» What this exercise asks:
A: In the recovery story, how many days did the writer spend in ACU?
B: Copy the part of the recovery story starting with "When in ACU" and going on through "put up with.".

---------- Passage to read

Apparently I nearly died. That took a while to fully sink in. I mean it’s hard to comprehend isn’t it? To imagine I almost missed it all, I almost never got to hug my baby girl ever again. How is that possible?
Oh and then comes the pressure to be grateful for every moment and live each day to the fullest. People always say that it’s easy to do. But how do you do that each and every day? Of course I’m grateful for every day and my loved ones and everyone who was so kind to me and worried about me, but I still have a job and a child and a life to get back to. So I decided that maybe it’s just taking a moment each day to step back and go, wow I am so grateful, but feel it with every fiber of your being.
I had a brain tumor on my cerebellum and had to have emergency surgery. It is a very risky surgery and my parents were told that I might wake up not knowing who I am or able to speak. And as the tumor was on my cerebellum it could affect my motor skills. Luckily I had the best neurosurgeons ever and had none of those scary side effects. Not to brag but I have since been called a walking miracle (okay, only one person called me that but hey, who‘s counting?).
When in ACU for 9 days, one of the worst parts was how better off I was than everyone else there. I was there as my surgery was neurological but I came out fine and was ‘ok’ compared to the other people there who may never get out. I felt so awful and helpless and decided, nurses and all hospital staff are true heroes and deserve the world for what they have to put up with.

--------------------
---------- Provided records

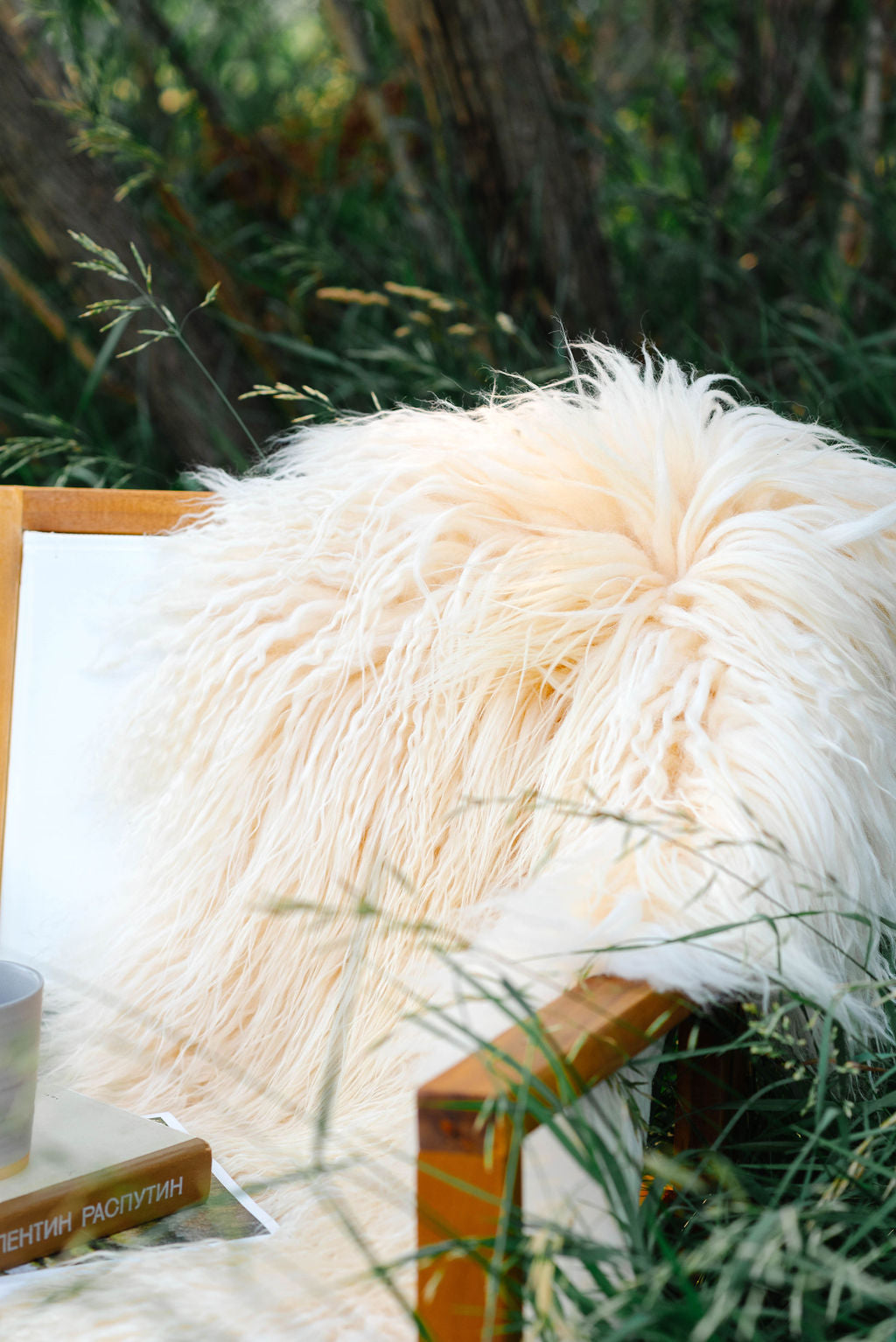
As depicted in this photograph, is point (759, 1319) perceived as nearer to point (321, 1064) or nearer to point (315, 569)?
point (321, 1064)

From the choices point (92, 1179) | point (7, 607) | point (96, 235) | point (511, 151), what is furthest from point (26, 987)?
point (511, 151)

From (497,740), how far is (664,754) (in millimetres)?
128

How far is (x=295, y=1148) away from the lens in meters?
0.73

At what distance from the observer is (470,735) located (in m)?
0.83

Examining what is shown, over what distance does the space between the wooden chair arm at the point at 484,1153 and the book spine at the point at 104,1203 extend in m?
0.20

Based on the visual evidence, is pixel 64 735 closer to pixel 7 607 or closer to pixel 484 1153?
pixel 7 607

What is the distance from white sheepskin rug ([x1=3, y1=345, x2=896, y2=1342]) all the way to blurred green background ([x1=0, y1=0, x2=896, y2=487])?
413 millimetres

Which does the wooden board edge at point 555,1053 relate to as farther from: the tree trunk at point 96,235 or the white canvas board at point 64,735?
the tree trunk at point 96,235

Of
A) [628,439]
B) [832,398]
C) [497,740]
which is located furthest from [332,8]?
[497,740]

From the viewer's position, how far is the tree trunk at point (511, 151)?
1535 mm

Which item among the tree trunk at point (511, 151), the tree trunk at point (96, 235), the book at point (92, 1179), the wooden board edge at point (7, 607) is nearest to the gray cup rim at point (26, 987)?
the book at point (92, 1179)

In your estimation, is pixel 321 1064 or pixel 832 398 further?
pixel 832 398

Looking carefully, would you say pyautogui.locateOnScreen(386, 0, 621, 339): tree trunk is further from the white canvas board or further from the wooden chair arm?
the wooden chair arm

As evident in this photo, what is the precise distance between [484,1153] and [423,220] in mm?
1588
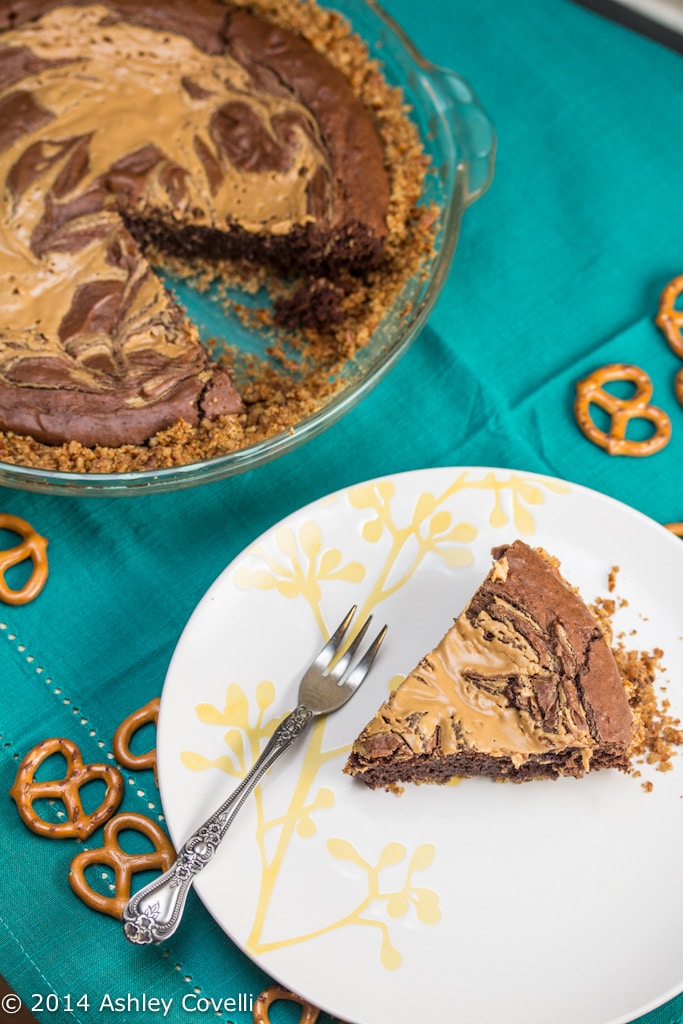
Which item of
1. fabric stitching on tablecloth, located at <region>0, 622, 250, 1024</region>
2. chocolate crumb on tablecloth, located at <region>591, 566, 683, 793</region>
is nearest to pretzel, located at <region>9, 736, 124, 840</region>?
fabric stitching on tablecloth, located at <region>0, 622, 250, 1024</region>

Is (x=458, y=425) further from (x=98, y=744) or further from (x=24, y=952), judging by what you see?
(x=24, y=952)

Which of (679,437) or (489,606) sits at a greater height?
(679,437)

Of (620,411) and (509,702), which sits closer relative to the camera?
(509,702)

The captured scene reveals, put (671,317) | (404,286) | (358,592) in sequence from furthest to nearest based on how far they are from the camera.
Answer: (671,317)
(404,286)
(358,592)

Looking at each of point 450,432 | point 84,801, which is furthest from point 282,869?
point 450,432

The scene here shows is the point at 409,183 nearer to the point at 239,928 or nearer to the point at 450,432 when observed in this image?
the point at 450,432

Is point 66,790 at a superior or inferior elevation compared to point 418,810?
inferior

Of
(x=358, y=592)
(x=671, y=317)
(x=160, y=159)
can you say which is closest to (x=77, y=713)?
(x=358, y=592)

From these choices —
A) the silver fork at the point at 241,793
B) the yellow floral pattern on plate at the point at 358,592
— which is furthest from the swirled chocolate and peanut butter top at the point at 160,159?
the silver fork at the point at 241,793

--------------------
---------- Provided records

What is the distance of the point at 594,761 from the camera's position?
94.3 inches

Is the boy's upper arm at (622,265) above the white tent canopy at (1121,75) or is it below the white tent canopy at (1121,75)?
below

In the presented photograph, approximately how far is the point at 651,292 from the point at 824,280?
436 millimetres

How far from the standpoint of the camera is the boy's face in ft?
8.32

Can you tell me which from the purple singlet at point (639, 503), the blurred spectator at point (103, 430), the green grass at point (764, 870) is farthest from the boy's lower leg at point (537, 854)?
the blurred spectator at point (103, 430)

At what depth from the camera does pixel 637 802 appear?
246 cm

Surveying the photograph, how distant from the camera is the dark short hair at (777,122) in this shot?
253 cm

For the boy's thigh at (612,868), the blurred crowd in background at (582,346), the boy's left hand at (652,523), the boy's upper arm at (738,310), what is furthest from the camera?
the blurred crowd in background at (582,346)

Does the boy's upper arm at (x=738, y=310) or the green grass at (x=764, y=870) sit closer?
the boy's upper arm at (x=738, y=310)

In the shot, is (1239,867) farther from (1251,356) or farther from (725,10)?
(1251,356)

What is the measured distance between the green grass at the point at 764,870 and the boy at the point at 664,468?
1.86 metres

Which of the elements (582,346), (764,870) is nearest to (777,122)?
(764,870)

--------------------
---------- Provided records

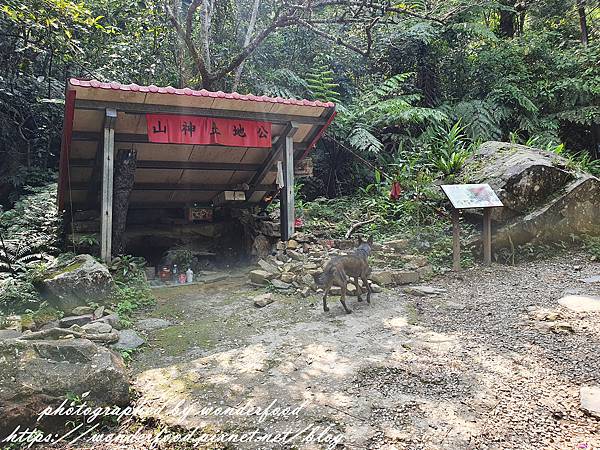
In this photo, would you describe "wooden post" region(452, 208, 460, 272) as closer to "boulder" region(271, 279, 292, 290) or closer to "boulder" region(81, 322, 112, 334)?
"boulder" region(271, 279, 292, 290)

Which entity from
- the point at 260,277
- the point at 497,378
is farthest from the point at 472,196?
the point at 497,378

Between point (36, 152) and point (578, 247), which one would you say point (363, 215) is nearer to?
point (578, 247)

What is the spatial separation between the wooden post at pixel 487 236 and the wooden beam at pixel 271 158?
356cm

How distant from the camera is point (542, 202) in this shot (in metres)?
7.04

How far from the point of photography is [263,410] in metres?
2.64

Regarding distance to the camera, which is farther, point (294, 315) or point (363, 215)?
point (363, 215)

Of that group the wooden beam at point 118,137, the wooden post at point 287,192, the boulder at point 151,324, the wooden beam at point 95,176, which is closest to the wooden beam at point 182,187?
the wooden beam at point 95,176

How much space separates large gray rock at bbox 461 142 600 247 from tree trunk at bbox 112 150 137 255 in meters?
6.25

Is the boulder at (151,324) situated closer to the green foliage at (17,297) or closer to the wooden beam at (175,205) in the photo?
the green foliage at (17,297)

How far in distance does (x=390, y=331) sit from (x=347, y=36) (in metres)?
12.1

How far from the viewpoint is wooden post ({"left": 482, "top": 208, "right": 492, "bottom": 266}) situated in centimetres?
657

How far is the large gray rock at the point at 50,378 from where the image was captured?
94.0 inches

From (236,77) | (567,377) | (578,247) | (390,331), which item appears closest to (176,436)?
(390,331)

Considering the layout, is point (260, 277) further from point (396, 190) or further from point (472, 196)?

--------------------

» Exercise responses:
A: 9 days.

B:
When in ACU for 9 days, one of the worst parts was how better off I was than everyone else there. I was there as my surgery was neurological but I came out fine and was ‘ok’ compared to the other people there who may never get out. I felt so awful and helpless and decided, nurses and all hospital staff are true heroes and deserve the world for what they have to put up with.